# Actions to take
1. In the Byron excerpt, which of her jobs would Byron keep if she could do only one?
2. Write out the stretch of the Byron excerpt from "Byron is clear" through "a good one.".
3. List every description Byron gives of her grandmother's phrase in the Byron excerpt.

# Text excerpt
■ ■ ■ ■ ■ ■ ■
Byron is clear that if she had to choose just one of the jobs that she does and stop the rest, it’d be the clinical work that would stay. “My father was Jewish and many of his side of the family died in the concentration camps. I remember his mother, my grandmother, the one who was murdered, had this phrase which I thought was really good, it was “life is about turning stumbling blocks into stepping stones”. It’s a bit cheesy but I think it’s a good one.

“I’m fascinated by people and their stories. I’m fascinated by how people manage. People come and see me and they’ve been struggling with chronic levels of anxiety for years sometimes. And it’s like wow you’re a really strong person – the fact that it’s only now that you’re saying I think I’m breaking, the fact that you’ve managed to do all this stuff for all this time, that’s pretty extraordinary.”
■ ■ ■ ■ ■ ■ ■
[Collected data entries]
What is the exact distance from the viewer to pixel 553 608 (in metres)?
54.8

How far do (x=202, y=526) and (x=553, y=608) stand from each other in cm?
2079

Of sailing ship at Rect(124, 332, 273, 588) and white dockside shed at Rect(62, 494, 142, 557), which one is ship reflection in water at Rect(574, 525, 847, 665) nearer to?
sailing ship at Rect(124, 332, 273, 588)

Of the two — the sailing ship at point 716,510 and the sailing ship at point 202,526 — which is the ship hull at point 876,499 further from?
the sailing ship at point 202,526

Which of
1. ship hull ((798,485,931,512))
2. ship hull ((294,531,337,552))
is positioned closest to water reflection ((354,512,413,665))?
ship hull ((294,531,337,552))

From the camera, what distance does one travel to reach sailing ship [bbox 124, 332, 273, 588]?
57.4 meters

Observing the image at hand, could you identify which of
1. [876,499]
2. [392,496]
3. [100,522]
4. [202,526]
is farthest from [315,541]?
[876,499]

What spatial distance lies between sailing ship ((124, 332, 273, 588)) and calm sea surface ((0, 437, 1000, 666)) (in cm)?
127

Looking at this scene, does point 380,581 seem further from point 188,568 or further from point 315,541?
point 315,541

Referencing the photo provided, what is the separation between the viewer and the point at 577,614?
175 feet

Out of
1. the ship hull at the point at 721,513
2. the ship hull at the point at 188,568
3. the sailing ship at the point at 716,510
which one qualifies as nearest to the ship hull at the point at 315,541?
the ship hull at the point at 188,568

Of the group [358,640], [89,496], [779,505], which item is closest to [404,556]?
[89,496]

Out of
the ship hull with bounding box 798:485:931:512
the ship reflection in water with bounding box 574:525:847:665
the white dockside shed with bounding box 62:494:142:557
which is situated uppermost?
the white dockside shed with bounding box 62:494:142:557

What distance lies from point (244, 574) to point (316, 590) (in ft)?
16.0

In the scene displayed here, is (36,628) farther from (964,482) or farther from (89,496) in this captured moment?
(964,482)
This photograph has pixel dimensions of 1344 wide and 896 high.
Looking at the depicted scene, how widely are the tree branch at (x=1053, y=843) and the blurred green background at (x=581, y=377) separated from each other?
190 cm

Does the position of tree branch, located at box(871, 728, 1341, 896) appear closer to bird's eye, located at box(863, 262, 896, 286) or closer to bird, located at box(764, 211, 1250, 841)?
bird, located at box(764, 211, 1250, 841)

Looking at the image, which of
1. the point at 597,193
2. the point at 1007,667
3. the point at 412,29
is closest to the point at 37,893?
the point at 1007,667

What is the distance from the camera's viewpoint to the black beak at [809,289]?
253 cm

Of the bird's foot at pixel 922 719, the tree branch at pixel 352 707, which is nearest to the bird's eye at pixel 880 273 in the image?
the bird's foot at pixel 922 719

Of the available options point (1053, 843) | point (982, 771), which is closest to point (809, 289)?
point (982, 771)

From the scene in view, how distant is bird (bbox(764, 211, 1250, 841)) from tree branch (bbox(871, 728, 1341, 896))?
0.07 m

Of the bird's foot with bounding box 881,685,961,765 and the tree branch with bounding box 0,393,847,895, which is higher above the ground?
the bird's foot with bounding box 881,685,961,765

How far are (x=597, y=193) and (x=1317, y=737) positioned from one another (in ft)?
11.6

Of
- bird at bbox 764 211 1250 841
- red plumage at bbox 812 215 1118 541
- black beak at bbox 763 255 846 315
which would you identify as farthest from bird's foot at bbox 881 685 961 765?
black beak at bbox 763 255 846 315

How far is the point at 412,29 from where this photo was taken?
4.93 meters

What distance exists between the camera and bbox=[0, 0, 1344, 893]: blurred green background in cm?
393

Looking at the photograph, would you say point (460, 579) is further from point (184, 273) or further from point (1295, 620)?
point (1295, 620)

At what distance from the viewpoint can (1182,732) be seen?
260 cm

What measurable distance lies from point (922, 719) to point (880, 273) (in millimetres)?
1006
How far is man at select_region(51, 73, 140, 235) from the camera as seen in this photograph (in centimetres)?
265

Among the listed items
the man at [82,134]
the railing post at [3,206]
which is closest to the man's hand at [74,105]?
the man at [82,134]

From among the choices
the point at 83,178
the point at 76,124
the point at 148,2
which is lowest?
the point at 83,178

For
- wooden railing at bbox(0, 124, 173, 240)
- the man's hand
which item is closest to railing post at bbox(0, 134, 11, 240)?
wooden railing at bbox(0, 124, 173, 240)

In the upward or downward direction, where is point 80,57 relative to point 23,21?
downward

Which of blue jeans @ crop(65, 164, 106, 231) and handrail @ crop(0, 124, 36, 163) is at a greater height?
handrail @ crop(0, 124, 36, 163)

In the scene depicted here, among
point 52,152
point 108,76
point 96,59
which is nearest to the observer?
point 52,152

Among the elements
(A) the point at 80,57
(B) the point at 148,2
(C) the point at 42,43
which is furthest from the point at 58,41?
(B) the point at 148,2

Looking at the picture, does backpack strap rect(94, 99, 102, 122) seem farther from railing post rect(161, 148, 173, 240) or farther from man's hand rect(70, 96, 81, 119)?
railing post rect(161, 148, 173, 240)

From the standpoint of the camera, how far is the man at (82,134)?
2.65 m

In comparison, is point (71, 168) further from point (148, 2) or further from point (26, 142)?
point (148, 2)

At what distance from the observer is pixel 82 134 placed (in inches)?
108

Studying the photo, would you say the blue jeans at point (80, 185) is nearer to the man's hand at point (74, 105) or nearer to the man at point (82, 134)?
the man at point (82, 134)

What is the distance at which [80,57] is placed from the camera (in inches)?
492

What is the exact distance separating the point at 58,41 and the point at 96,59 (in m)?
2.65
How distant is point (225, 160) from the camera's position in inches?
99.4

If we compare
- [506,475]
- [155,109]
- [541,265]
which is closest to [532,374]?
■ ■ ■ ■ ■ ■ ■
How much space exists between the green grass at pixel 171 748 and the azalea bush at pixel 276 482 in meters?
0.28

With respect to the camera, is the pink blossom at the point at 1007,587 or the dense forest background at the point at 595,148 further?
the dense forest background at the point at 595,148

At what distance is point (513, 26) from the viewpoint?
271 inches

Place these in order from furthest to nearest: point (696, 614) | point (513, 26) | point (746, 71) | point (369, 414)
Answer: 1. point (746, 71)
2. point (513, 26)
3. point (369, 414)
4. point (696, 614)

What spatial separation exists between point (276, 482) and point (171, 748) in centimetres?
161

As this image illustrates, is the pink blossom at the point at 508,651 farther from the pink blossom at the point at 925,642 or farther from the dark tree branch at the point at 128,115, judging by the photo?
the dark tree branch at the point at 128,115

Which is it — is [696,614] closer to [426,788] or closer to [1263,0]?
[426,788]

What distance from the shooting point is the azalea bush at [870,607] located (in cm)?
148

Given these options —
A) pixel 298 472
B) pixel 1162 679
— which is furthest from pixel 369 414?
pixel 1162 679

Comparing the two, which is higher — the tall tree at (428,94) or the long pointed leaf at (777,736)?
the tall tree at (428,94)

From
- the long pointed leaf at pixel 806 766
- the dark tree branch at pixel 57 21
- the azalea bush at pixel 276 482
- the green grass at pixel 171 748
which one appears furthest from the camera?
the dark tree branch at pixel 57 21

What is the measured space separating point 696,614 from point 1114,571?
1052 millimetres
■ ■ ■ ■ ■ ■ ■
# Per-task answers
1. The clinical work.

2.
Byron is clear that if she had to choose just one of the jobs that she does and stop the rest, it’d be the clinical work that would stay. “My father was Jewish and many of his side of the family died in the concentration camps. I remember his mother, my grandmother, the one who was murdered, had this phrase which I thought was really good, it was “life is about turning stumbling blocks into stepping stones”. It’s a bit cheesy but I think it’s a good one.

3. really good; a bit cheesy; a good one